Question

The half life period of pyruvic acid in the presence of an amino transferase enzyme (which converts
in to alanine) was found to be 221 sec. How long will it take for the concentration of pyruvic acid to
fall to 1/64 of its initial value in this first order reaction?
1) 1200 sec
2) 2440 sec
3) 663 se
4) 1326 sec​

Answer 1

Answer:

2440 sec is the correct answer

Answer 2

Answer:

The time taken, t, for the concentration of pyruvic acid to fall $\frac{1}{64}th$ of its initial value measured is $1326sec$.

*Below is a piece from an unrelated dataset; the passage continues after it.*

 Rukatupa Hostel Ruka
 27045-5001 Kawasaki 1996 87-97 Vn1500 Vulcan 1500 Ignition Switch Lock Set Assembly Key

Therefore, option 4) $1326sec$ is correct.

Explanation:

Given,

The half-life period of pyruvic acid, $t_{1/2}$ = $221sec$

Let the initial concentration of pyruvic acid, $A_{0}$ = A

Therefore, as given,

The final concentration of pyruvic acid, $A_{t}$ = $\frac{A}{64}$

The time taken, t, for the concentration of pyruvic acid to fall $\frac{1}{64}th$ of its initial value =?

As we know,

• For the first-order reaction;
• t = $\frac{2.303}{k} log \frac{A_{0} }{A_{t} }$   -------equation (1)

Here, k = rate constant

Firstly, we have to find out the value of k.

• $t_{1/2}$ = $\frac{0.693}{k}$
• $221$ = $\frac{0.693}{k}$
• k = $\frac{0.693}{221}$ = $0.003135 sec^{-1}$

After putting the values in equation (1), we get:

• t = $\frac{2.303}{0.003135} log \frac{A }{\frac{A}{64} }$
• t = $\frac{2.303}{0.003135} log \frac{64A}{A} }$
• t = $734.6 log 64$
• t = $734.6 \times 1.806$     ( $log 64 =1.806$ )
• t = $1326.6 sec$ ≈ $1326sec$

Hence, the time taken, t, for the concentration of pyruvic acid to fall $\frac{1}{64}th$ of its initial value = $1326sec$.